Jumat, 12 Mei 2023

Pelajaran dari Ayat "Ihdinas-Siraatal-Mustaqiim" (Part 2)


اِھْدِنَا الصِّرَاطَ الْمُسْتَـقِيْمَ

"Tunjukilah kami jalan yang lurus"

PELAJARAN KETIGA, ayat ini merupakan ayat doa meminta hidayah, sehingga doa pertama yang termaktub dalam Al-Qur’an adalah bukan doa meminta ampunan, bukan doa meminta perlindungan dari api neraka dan bukan pula meminta surga, akan tetapi meminta hidayah karena tidak ada sebelum ayat ini yang mengandung doa. Ayat sebelum-sebelumnya mengandung pujian dan penetapan ibadah, jika seseorang mendapatkan hidayah tentu akan selamat di dunia maupun di akhirat. Oleh karenanya Syeikh Islam Ibnu Taimiyyah berkata dalam menjelaskan ayat ini, bahwa “manusia itu butuh hidayah dalam setiap waktu dan kondisinya, tidak ada seorangpun yang tidak membutuhkan hidayah karena hidayah itu bagaikan air yang merupakan sumber kehidupan manusia.”

Hidayah pasti dibutuhkan semua golongan manusia baik yang kaya, miskin, berasal dari desa, kota, baik yang berpendidikan maupun tidak.

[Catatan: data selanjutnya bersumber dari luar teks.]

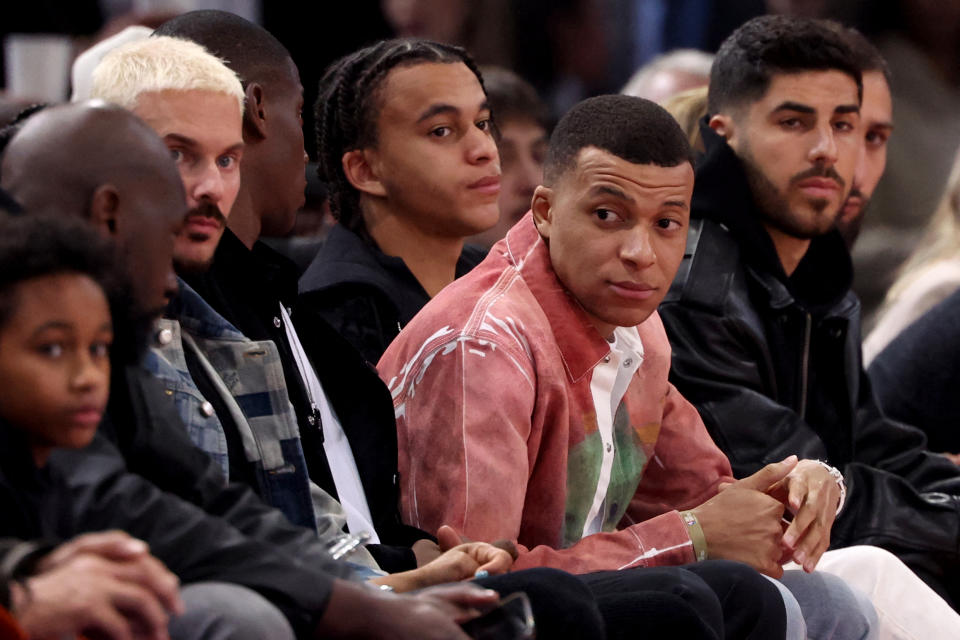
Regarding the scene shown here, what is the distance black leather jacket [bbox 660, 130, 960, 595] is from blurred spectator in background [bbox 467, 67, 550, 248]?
2.26ft

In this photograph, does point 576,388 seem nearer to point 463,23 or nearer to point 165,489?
point 165,489

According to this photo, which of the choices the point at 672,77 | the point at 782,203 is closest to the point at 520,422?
the point at 782,203

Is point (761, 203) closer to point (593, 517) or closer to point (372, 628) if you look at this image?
point (593, 517)

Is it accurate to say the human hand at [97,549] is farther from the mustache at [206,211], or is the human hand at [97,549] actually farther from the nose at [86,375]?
the mustache at [206,211]

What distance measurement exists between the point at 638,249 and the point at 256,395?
66cm

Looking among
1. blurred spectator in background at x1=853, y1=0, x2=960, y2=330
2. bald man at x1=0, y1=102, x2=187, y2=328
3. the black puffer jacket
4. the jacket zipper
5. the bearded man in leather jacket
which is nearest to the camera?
bald man at x1=0, y1=102, x2=187, y2=328

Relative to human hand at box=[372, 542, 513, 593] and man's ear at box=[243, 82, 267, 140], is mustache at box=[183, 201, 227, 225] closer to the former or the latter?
man's ear at box=[243, 82, 267, 140]

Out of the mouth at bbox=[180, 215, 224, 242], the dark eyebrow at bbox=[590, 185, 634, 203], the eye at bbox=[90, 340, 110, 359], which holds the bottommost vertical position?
the mouth at bbox=[180, 215, 224, 242]

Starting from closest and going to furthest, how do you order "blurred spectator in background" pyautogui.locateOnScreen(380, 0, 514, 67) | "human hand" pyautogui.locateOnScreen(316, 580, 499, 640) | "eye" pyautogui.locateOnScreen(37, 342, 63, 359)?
"eye" pyautogui.locateOnScreen(37, 342, 63, 359) < "human hand" pyautogui.locateOnScreen(316, 580, 499, 640) < "blurred spectator in background" pyautogui.locateOnScreen(380, 0, 514, 67)

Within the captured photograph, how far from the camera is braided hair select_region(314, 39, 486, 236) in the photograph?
3027mm

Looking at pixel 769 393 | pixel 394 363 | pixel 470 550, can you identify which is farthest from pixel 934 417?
pixel 470 550

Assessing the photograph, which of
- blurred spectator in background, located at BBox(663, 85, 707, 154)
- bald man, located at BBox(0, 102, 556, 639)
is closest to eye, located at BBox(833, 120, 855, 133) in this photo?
blurred spectator in background, located at BBox(663, 85, 707, 154)

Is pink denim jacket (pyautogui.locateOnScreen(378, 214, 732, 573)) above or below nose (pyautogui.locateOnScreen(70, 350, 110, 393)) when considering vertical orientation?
below

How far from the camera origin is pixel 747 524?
2459 millimetres
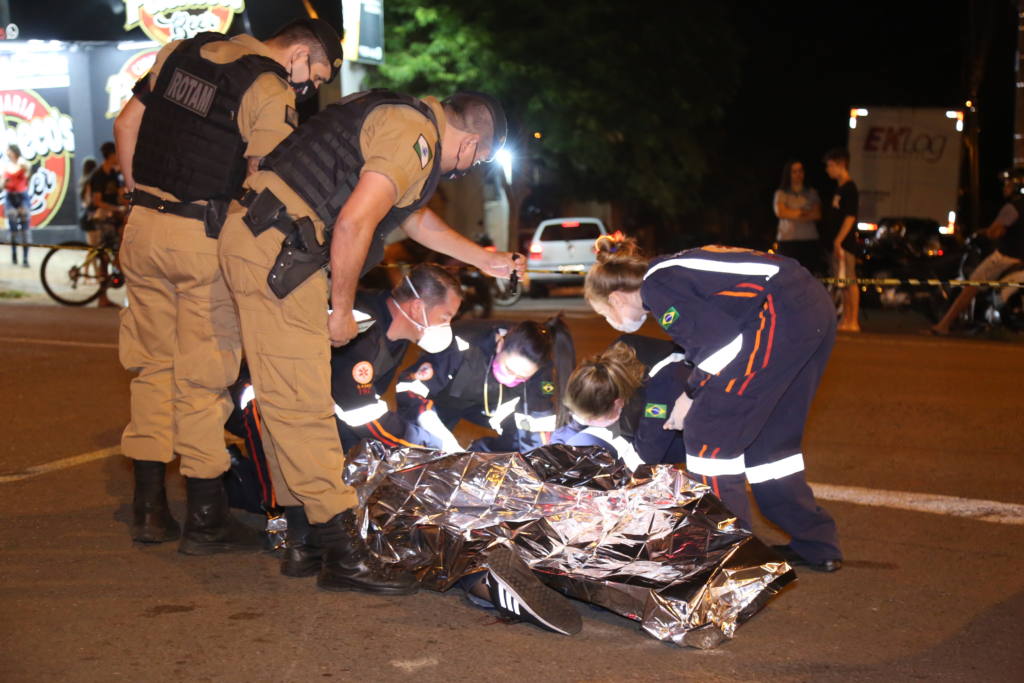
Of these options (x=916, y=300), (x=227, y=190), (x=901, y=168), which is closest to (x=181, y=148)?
(x=227, y=190)

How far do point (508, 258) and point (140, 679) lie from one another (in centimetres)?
219

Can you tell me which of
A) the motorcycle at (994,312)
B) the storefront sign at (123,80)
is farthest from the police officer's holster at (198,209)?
the storefront sign at (123,80)

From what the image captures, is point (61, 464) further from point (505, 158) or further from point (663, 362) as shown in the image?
point (663, 362)

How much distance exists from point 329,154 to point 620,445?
1.78 meters

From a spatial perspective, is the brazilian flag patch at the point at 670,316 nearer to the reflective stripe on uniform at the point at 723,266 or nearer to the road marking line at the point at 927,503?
the reflective stripe on uniform at the point at 723,266

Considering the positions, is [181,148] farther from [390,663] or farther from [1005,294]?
[1005,294]

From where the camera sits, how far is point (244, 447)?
16.3 feet

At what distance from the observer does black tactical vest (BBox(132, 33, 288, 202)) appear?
163 inches

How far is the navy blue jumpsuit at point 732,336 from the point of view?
3.98 m

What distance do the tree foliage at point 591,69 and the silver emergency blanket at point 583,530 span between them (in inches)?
623

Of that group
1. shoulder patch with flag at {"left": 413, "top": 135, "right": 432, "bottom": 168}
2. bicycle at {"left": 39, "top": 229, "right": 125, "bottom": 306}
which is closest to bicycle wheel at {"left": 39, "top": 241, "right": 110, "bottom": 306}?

Saking pentingnya hidayah sampai-sampai Allah menjadikannya untuk dibaca oleh semua orang yang sedang melakukan sholat bukan sekedar dibaca dan dihafal akan tetapi sebagai rukun sholat yang harus lakukan dan diperhatikan. Dari Ubadah bin ash-Shamit Radhiyallahu anhu, Nabi shallallahu ‘alaihi wa sallam bersabda:

لاَ صَلاَةَ لِمَنْ لَمْ يَقْرَأْ بَفَاتِحَةِ الْكِتَابِ

Artinya: “Tidak (sah) sholat orang yang tidak membaca fatihatul kitab (al-Faatihah).” Muttafaq ‘alaihi: [Shahiih al-Bukhari (Fat-hul Baari) (II/236 no. 756)], Shahiih Muslim (I/295 no. 394), Sunan at-Tirmidzi (I/156 no. 247), Sunan an-Nasa-i (II/137), Sunan Ibni Majah (I/273 no. 837), dan Sunan Abi Dawud (‘Aunul Ma’buud) (III/42 no. 807).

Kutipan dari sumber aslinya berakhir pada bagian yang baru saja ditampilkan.